La très excellente et lamentable tragédie de Roméo et Juliette : Tendre huis-clos
Sensualité, sueur et intimité. Dans La très excellente et lamentable tragédie de Roméo et Juliette, la chorégraphe Catherine Gaudet et le metteur en scène Jérémie Niel dirigent les concupiscents Clara Furey et Francis Ducharme dans un tendre huis-clos d’amour et de mort. Un temps fort de la saison.
Nos souvenirs des prémisses de cette création, vues à l’hôtel Le Germain dans le cadre du spectacle collectif 2050 Mansfield, étaient vibrants. Déconstruction de Roméo et Juliette, le spectacle s’appuie notamment sur des variations autour des répliques de la scène du balcon ainsi que sur un jeu de déformation et reconstruction de la mythique scène de la mort des amants, que Furey et Ducharme reprennent à l’infini, abandonnant à répétition leurs corps à un trépas aussi dramatique qu’il est feint et ludique.
Niel et Gaudet créent une pièce énergiquement intimiste dans une minutieuse reconstitution de chambre d’hôtel par l’incontournable Max-Otto Fauteux. Entre les murs de cette chambre fermée au reste du monde se matérialise l’interdit de leur relation : un amour ludique et charnel qui échappe à l’agitation du dehors et qui semble ne pouvoir être vécu que dans l’enfermement.
J’avais déjà souligné, dans ma critique de 2050 Mansfield, combien intéressant et contemporain est ce regard sur le couple mythique, dont l’amour n’a rien du cliché de carte postale mais se vit plutôt comme un refuge, à l’extérieur du monde, dans le chuchotement et la lumière feutrée. Cet amour hors-norme, proche de l’amitié, tissé de ludisme et d’une once de folie, n’a pas de sens en société, là où les regards ne cherchent que des images lisses de couple bien maquillé.
D’ailleurs est-ce un couple?
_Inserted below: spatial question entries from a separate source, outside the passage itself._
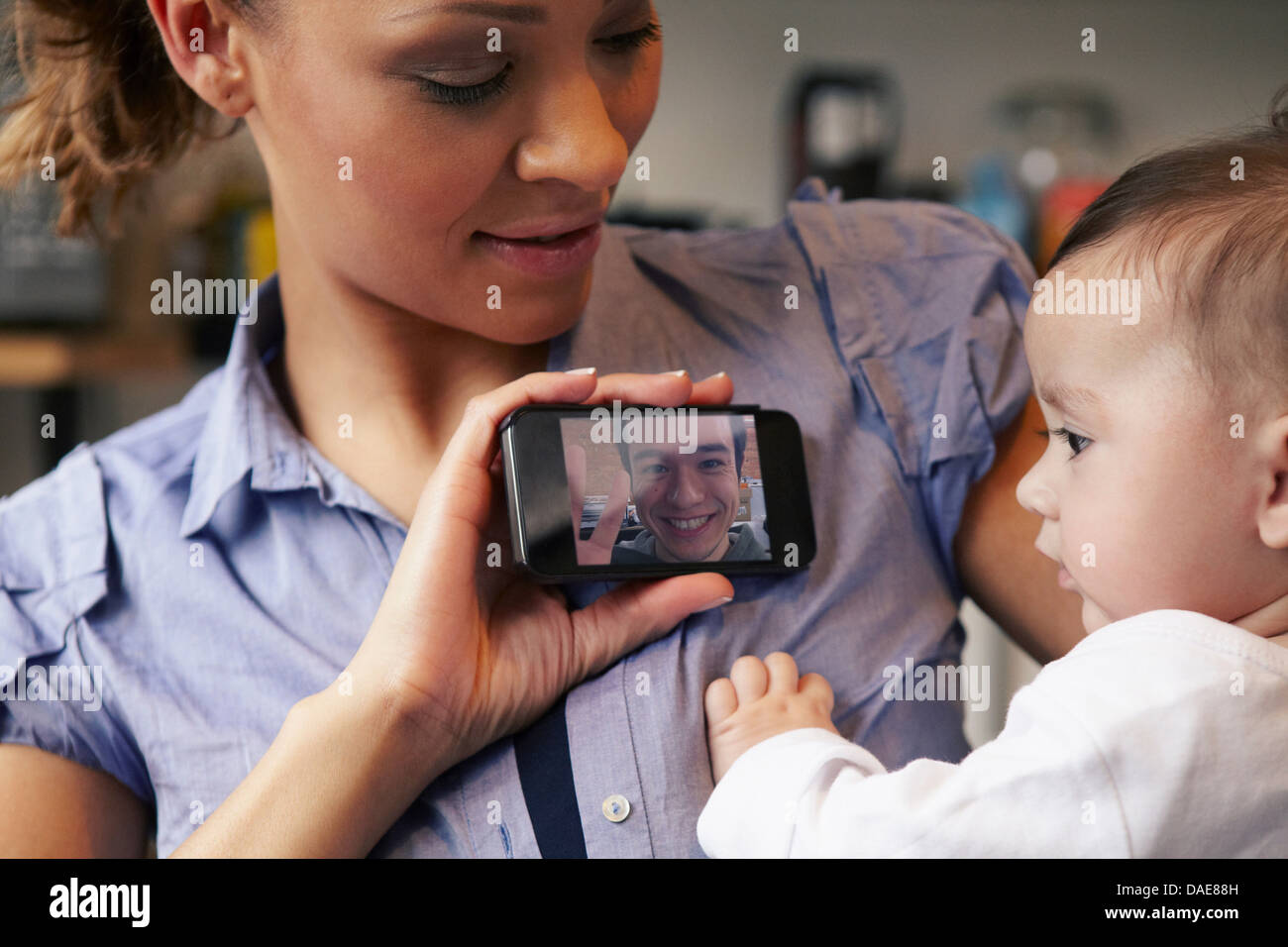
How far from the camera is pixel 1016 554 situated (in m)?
0.83

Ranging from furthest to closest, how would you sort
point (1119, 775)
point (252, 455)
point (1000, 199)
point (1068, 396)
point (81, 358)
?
point (1000, 199) < point (81, 358) < point (252, 455) < point (1068, 396) < point (1119, 775)

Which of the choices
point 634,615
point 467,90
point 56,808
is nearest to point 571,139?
point 467,90

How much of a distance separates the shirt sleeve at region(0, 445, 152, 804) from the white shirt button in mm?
341

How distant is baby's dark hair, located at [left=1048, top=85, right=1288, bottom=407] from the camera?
0.61m

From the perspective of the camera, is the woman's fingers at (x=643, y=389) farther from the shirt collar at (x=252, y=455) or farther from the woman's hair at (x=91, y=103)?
the woman's hair at (x=91, y=103)

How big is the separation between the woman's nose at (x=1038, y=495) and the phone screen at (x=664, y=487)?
16 cm

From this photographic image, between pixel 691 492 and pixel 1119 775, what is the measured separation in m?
0.29

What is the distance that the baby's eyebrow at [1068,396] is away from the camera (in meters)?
0.67

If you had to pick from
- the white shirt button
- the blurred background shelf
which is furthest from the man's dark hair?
the blurred background shelf

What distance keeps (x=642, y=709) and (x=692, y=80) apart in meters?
1.76

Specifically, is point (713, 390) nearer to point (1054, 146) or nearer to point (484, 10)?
point (484, 10)

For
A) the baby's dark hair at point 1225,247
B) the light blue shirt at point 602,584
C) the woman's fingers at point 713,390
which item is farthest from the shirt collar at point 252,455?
the baby's dark hair at point 1225,247

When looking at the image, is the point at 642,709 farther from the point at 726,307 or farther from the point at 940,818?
A: the point at 726,307
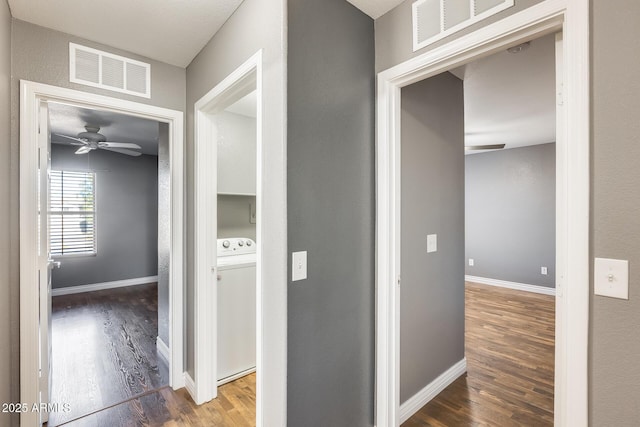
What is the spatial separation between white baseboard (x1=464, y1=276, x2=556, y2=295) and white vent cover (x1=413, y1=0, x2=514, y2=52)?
535cm

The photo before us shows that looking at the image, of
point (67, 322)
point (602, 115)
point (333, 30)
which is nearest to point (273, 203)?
point (333, 30)

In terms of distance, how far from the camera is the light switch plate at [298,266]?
4.53ft

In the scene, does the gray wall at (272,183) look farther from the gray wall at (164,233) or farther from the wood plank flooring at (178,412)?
the gray wall at (164,233)

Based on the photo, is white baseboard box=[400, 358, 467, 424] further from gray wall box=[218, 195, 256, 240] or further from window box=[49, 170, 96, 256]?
window box=[49, 170, 96, 256]

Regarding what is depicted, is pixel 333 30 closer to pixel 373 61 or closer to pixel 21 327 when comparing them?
pixel 373 61

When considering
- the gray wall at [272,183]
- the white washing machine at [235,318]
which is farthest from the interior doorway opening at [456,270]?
the white washing machine at [235,318]

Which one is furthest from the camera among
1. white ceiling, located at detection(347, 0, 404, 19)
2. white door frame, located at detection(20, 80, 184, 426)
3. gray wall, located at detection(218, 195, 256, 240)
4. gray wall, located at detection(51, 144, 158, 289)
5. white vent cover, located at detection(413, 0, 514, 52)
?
gray wall, located at detection(51, 144, 158, 289)

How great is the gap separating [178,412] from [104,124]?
3.79 metres

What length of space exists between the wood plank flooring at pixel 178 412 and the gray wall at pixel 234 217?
1.46m

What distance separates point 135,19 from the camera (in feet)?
5.86

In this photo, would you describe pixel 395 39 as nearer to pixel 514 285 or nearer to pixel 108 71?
pixel 108 71

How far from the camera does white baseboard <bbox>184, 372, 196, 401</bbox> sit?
7.40 feet

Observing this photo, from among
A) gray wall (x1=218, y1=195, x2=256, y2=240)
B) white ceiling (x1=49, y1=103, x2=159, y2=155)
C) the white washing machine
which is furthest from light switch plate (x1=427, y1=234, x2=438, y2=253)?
white ceiling (x1=49, y1=103, x2=159, y2=155)

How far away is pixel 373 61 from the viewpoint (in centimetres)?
177
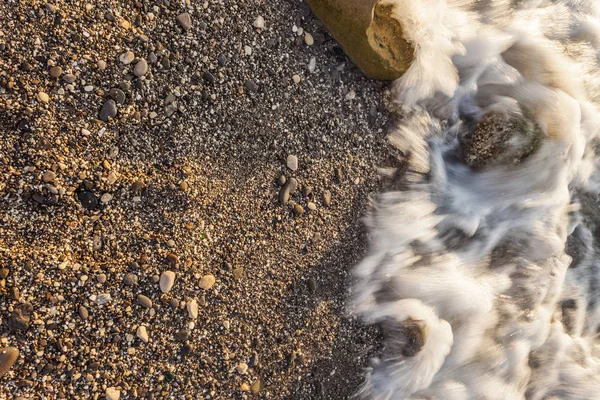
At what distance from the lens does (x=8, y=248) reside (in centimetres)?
263

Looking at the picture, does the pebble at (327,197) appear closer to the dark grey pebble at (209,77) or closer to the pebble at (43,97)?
the dark grey pebble at (209,77)

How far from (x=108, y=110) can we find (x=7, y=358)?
1522mm

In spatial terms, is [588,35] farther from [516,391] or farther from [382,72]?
[516,391]

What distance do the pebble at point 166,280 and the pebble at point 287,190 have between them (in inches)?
34.9

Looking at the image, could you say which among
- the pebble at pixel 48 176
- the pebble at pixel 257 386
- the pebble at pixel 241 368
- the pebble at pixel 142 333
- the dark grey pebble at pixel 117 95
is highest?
the dark grey pebble at pixel 117 95

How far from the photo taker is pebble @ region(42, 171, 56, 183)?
267 centimetres

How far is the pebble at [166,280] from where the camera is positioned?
2932mm

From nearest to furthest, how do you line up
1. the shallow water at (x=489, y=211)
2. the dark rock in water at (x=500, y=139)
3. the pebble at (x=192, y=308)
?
the pebble at (x=192, y=308) < the shallow water at (x=489, y=211) < the dark rock in water at (x=500, y=139)

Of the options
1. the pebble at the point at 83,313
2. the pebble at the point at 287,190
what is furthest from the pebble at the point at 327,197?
the pebble at the point at 83,313

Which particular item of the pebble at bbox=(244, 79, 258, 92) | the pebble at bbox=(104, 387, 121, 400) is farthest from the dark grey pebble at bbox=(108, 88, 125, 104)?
the pebble at bbox=(104, 387, 121, 400)

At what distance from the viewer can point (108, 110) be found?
9.16 ft

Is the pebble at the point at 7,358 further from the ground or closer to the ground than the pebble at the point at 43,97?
closer to the ground

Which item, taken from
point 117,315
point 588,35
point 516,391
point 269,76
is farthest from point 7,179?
point 588,35

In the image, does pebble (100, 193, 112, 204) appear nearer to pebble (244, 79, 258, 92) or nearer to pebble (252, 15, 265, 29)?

Sauf quand ils s’amusent concrètement à incarner les amants shakespeariens, dans un jeu très assumé de citation, les danseurs s’interpellent par leurs propres noms et semblent offrir à nos regards voyeurs un soupçon de l’intimité réelle qui unit Clara et Francis, grands amis plutôt que grands amants, jeunes artistes décomplexés et inventifs partageant une chambre d’hôtel et se croisant naturellement sous la douche ou sur les draps sans obéir à une vision trop formatée du couple ou de l’amour.
De Niel et de Gaudet, dont les univers sont bien différents même si tous deux explorent les manifestations de la pulsion et de l’irrationnel, on reconnaît la griffe ici et là. Tantôt Francis et Clara chuchotent leurs mots doux ou font pianoter doucement leurs doigts sur le corps de l’autre – c’est la touche contemplative de Niel. Tantôt leurs corps s’enchevêtrent violemment dans une lutte contre l’interdit – c’est la manière Gaudet. Mais davantage les unit que les divise : d’abord la capacité à faire surgir des corps et des voix ce qu’ils ont de plus primitif, mais aussi un rapport particulier à la musique, ici le ballet de Prokofiev dont chaque note accompagne parfaitement la chorégraphie même si elle se déploie en contrepoint.
Après les jeux rieurs et presqu’enfantins de reconstitution shakespearienne viendra la véritable tragédie. Alors que la gestuelle devient plus ample et que la musique se fait plus épique, on sent les corps de plus en plus profondément habités d’un déchirement, d’un conflit entre la grandeur de leurs sentiments et l’impossibilité de les habiter complètement. Plus hachurée, traversée de fulgurantes ruptures, cette danse correspond un peu moins à l’esprit intimiste qu’avait installé plus tôt le spectacle et que l’éclairage clair-obscur continue de perpétrer. Mais dans ce spectacle qui fonctionne par boucles, les choses s’assagiront à nouveau et l’amour triomphera.
Est-il besoin de redire ici la puissance de ces deux interprètes, pleinement investis, maîtres d’une gestuelle déconstruite comme de mouvements fluides et attentionnés. Et surtout, naturellement concupiscents.